O Pantanal preserva inúmeros sabores, técnicas e temperos autóctones, muito conhecido dos locais.

Uma das características mais importantes que abarca tudo isso é que venho enaltecer neste texto é a comida de comitiva. Comuns num passado não tão longínquo, as comitivas pantaneiras ainda resistem ao tempo.

Elas são responsáveis pela condução do gado de uma fazenda a outra, por vários motivos, dentre eles os leilões pecuários, por dezenas de quilômetros. Nesses agrupamentos, tão raros na paisagem pantaneira atual, a figura mais importante é a do cuca – o cozinheiro do grupo. É ele que detém o conhecimento que não se ensina na escola, mas que é importantíssimo para a manutenção de uma comitiva.

Além de cozinhar, o cuca é responsável pelo dinheiro e por carregar os mantimentos e os pertences de toda a equipe. As comidas são organizadas dentro das bruacas, espécie de mala de couro presa na garupa dos burros, chamados cargueiros. É o cuca quem conduz a tropa de cargueiros, viajando à frente da boiada, e quem decide o momento e o local de retirar as bruacas das costas dos animais. É ele também que arreia os burros e corta a lenha usada no preparo da comida dos boiadeiros. Por ser o peão com mais atribuições numa comitiva, o cuca recebe o melhor salário.

Uma vez decidido o local de parada, o cozinheiro monta um acampamento simples e prepara a refeição dos peões. O cardápio de uma comitiva conta com comidas fáceis de transportar e rápidas de preparar – muitas vezes numa única panela –, como arroz carreteiro e macarrão tropeiro. No momento do repasto, os peões sentam-se todos juntos e iniciam um ritual. Para mexer nas panelas, pedem licença ao cuca ou esperam seu convite para iniciar a refeição.

Há toda uma estratégia de serviço nas comitivas: as tampas das panelas são equipadas com argolas de arame, que se ajustam ao dedo mínimo do peão, permitindo, assim, que ele possa segurar o prato com uma mão e servir-se da comida com a outra, já que não há apoio – apenas a panela no fogareiro ao chão. Outra regra é pegar a comida sem derrubar a tampa da panela.
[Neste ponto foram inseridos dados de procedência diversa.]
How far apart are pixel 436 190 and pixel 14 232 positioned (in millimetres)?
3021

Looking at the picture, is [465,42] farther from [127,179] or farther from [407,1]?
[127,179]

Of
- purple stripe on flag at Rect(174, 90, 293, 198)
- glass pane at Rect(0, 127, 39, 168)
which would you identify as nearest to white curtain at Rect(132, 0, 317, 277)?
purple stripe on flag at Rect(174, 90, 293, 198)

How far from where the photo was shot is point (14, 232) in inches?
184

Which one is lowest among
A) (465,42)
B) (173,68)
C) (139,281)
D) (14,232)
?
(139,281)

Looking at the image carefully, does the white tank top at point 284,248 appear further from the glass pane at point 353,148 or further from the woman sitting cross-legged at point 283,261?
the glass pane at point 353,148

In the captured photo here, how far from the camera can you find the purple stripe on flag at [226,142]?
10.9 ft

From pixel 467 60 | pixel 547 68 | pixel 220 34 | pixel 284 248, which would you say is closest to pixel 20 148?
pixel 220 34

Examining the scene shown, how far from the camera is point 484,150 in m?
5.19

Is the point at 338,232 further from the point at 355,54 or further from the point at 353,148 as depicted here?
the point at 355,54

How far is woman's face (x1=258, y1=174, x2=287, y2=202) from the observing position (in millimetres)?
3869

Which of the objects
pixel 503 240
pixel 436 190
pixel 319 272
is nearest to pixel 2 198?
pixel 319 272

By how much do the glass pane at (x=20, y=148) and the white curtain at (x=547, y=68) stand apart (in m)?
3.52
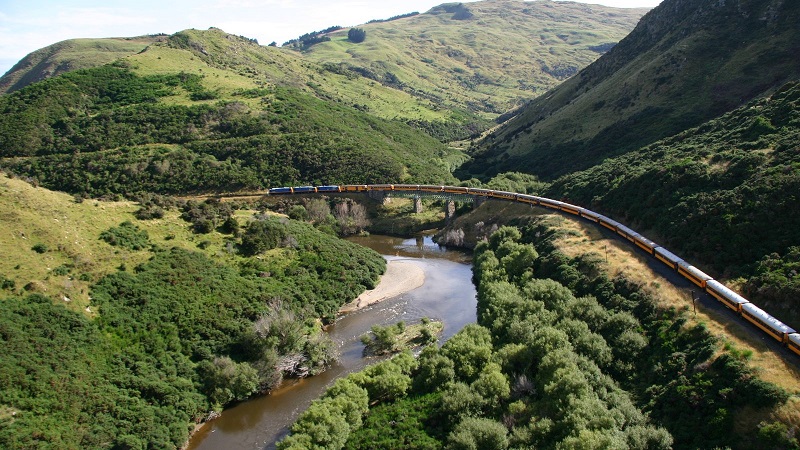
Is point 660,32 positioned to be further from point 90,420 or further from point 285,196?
point 90,420

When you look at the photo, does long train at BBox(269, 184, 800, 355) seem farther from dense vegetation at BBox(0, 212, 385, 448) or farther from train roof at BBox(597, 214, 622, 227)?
dense vegetation at BBox(0, 212, 385, 448)

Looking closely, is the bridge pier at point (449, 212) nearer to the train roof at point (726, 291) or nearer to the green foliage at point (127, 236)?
the green foliage at point (127, 236)

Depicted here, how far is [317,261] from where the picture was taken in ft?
216

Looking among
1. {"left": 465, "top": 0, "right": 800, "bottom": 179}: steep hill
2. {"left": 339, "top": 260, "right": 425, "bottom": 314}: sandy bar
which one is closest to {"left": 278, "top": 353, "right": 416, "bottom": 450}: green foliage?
{"left": 339, "top": 260, "right": 425, "bottom": 314}: sandy bar

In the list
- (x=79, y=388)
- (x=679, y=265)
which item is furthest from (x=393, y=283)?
(x=79, y=388)

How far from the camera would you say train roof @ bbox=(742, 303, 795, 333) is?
118 feet

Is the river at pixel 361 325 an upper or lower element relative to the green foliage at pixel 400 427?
lower

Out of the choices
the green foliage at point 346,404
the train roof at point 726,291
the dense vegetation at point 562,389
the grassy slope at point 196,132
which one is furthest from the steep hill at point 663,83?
the green foliage at point 346,404

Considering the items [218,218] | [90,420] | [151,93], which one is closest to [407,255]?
[218,218]

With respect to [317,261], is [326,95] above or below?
above

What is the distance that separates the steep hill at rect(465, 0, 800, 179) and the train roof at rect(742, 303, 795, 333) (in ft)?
183

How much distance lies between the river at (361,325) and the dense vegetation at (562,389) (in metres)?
4.78

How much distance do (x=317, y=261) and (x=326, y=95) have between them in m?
122

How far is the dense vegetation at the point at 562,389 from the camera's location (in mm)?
32375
Quando regras assim são quebradas, o cuca entra em ação, emitindo um som que parece o de uma galinha. A punição é clara: o peão terá que comprar um frango para a refeição seguinte. Depois de uma boa noite de descanso da jornada, o cuca serve o café da manhã bem cedinho. É o costumeiro quebra-torto. Esse desjejum é conhecido como “comer o velho”, ou seja, aproveitar as sobras da refeição anterior. O quebra-torto é sempre feito com arroz. Muitas vezes a comida que resta é pouca; então, o peão com mais idade é o primeiro a se alimentar das sobras.

A estrutura de uma comitiva é estritamente masculina. O cuca vai alguns quilômetros à frente. Bem atrás dele segue o ponteiro (ou cabeceiro), que é o guia, seguindo na frente dos demais, munido do berrante e de um chicote – também chamado de reador ou piraim.

Os fiadores são os peões que correm ao lado dos animais, mantendo-os  agrupados, impedindo sua dispersão.

O tropeiro é o responsável por cuidar dos cavalos. Logo pela manhã, cada peão arria seu próprio cavalo – da mesma maneira que um cozinheiro afia suas facas.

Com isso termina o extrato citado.